## [Information given]

.....

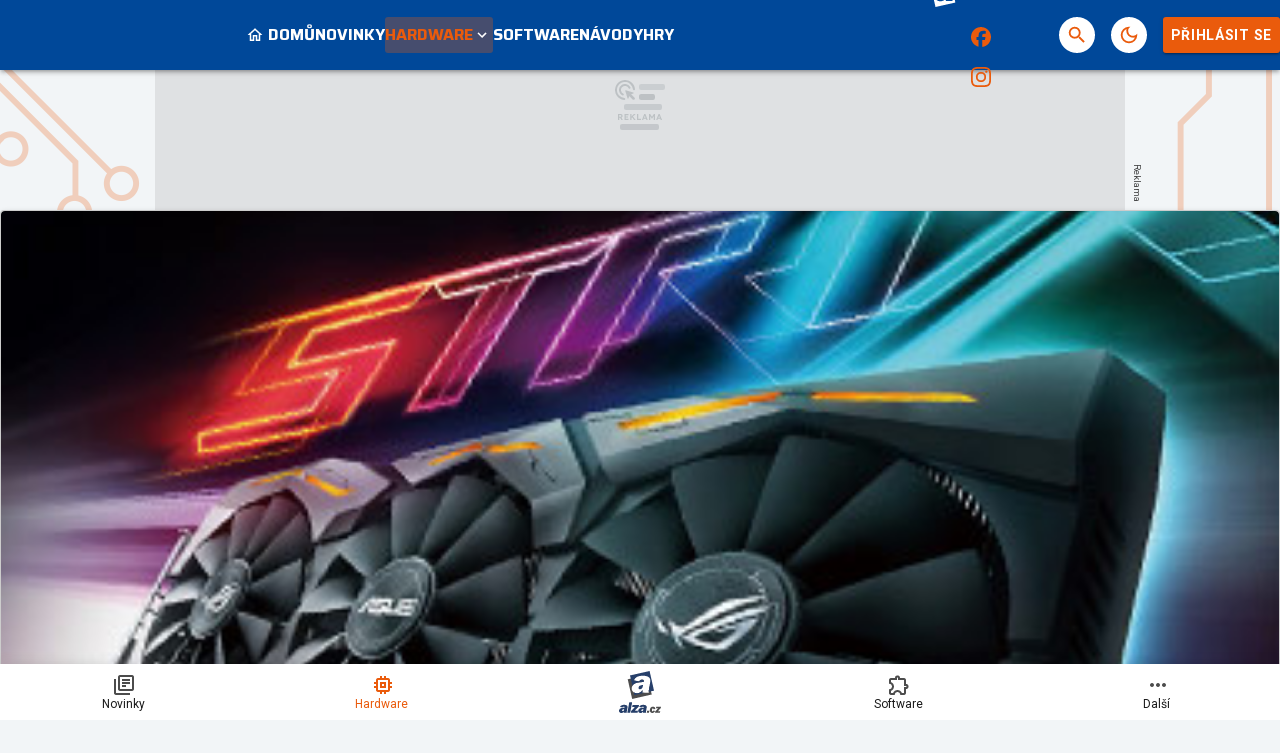

--- FILE ---
content_type: text/html; charset=utf-8
request_url: https://www.google.com/recaptcha/api2/aframe
body_size: 269
content:
<!DOCTYPE HTML><html><head><meta http-equiv="content-type" content="text/html; charset=UTF-8"></head><body><script nonce="NUXs8H9X7C2iFWJ0WDARGg">/** Anti-fraud and anti-abuse applications only. See google.com/recaptcha */ try{var clients={'sodar':'https://pagead2.googlesyndication.com/pagead/sodar?'};window.addEventListener("message",function(a){try{if(a.source===window.parent){var b=JSON.parse(a.data);var c=clients[b['id']];if(c){var d=document.createElement('img');d.src=c+b['params']+'&rc='+(localStorage.getItem("rc::a")?sessionStorage.getItem("rc::b"):"");window.document.body.appendChild(d);sessionStorage.setItem("rc::e",parseInt(sessionStorage.getItem("rc::e")||0)+1);localStorage.setItem("rc::h",'1768465345810');}}}catch(b){}});window.parent.postMessage("_grecaptcha_ready", "*");}catch(b){}</script></body></html>

--- FILE ---
content_type: application/javascript; charset=utf-8
request_url: https://fundingchoicesmessages.google.com/f/AGSKWxVFsmrBI90R-yMSMXpqK-bV_nS7XqpgD9j9EVq9ySskwmeRKYZNlTK-rZp2eDEQyX7tejx44R02av7L6vPARP5Hb4HwI5J2svmFeLR9XgJU5LssM3l9lQbnuYNgaS0dCge4PbpFqAUyD5kuhO61YfPIIRkNH3MDH-2aV9NMIkQ8JkqUs4fxQrRTfQNj/_/adsense24./ad-flashgame./syndication/ad./adstatic./phpads.
body_size: -1292
content:
window['0b176917-37e2-40f2-953e-cf5e0cdac91c'] = true;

.....

## [Directions for this task]
Using the material above, return each line in which the word "https" occurs.

## [Answer below]
request_url: https://www.google.com/recaptcha/api2/aframe
<!DOCTYPE HTML><html><head><meta http-equiv="content-type" content="text/html; charset=UTF-8"></head><body><script nonce="NUXs8H9X7C2iFWJ0WDARGg">/** Anti-fraud and anti-abuse applications only. See google.com/recaptcha */ try{var clients={'sodar':'https://pagead2.googlesyndication.com/pagead/sodar?'};window.addEventListener("message",function(a){try{if(a.source===window.parent){var b=JSON.parse(a.data);var c=clients[b['id']];if(c){var d=document.createElement('img');d.src=c+b['params']+'&rc='+(localStorage.getItem("rc::a")?sessionStorage.getItem("rc::b"):"");window.document.body.appendChild(d);sessionStorage.setItem("rc::e",parseInt(sessionStorage.getItem("rc::e")||0)+1);localStorage.setItem("rc::h",'1768465345810');}}}catch(b){}});window.parent.postMessage("_grecaptcha_ready", "*");}catch(b){}</script></body></html>
request_url: https://fundingchoicesmessages.google.com/f/AGSKWxVFsmrBI90R-yMSMXpqK-bV_nS7XqpgD9j9EVq9ySskwmeRKYZNlTK-rZp2eDEQyX7tejx44R02av7L6vPARP5Hb4HwI5J2svmFeLR9XgJU5LssM3l9lQbnuYNgaS0dCge4PbpFqAUyD5kuhO61YfPIIRkNH3MDH-2aV9NMIkQ8JkqUs4fxQrRTfQNj/_/adsense24./ad-flashgame./syndication/ad./adstatic./phpads.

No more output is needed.